--- EXTRACT TO READ ---
- Opening Delimiter -

Source: Psychology Today
Brad DeLong at The Health Care blog makes these assertions:
- Bismarck created the world’s first national health insurance system 130 years ago because he wanted to make the German people healthier.
- The rationale for national health insurance in the U.S. today is the same as it was for Bismarck.
- People can’t pay for expensive care without health insurance and without health insurance they can’t get health care.
- “So, unless we adopt the view that those without ample savings who fall seriously ill should quickly die (and so decrease the surplus population), a country with national health insurance will be a wealthier and more successful country.”
Hmm. It’s hard to know where to start.
- It’s doubtful that anything Bismarck did 130 years ago made anyone healthier. In those days doctors probably did as much harm as good.
- But that wasn’t his purpose anyway: Bismarck created social insurance in order to tie the self-interest of the individual to the state. He wasn’t trying to strengthen individuals. He was trying to strengthen government.

- Closing Delimiter -

--- WORK TASK ---
Reproduce the passage on Bismarck and national health insurance in full, word for word.

--- DATA FOR ANALYSIS ---

- Opening Delimiter -

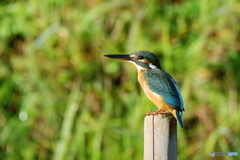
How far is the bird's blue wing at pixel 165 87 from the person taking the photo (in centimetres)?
306

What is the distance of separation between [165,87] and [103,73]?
220cm

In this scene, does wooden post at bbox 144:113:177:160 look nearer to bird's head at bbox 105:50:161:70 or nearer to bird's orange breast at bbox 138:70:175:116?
bird's orange breast at bbox 138:70:175:116

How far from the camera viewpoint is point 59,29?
532cm

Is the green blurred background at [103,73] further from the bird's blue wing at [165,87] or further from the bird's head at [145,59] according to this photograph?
the bird's blue wing at [165,87]

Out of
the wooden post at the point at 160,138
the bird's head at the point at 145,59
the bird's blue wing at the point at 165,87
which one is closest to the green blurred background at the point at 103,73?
the bird's head at the point at 145,59

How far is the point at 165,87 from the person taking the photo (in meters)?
3.20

- Closing Delimiter -

--- ANSWER SECTION ---
Source: Psychology Today
Brad DeLong at The Health Care blog makes these assertions:
- Bismarck created the world’s first national health insurance system 130 years ago because he wanted to make the German people healthier.
- The rationale for national health insurance in the U.S. today is the same as it was for Bismarck.
- People can’t pay for expensive care without health insurance and without health insurance they can’t get health care.
- “So, unless we adopt the view that those without ample savings who fall seriously ill should quickly die (and so decrease the surplus population), a country with national health insurance will be a wealthier and more successful country.”
Hmm. It’s hard to know where to start.
- It’s doubtful that anything Bismarck did 130 years ago made anyone healthier. In those days doctors probably did as much harm as good.
- But that wasn’t his purpose anyway: Bismarck created social insurance in order to tie the self-interest of the individual to the state. He wasn’t trying to strengthen individuals. He was trying to strengthen government.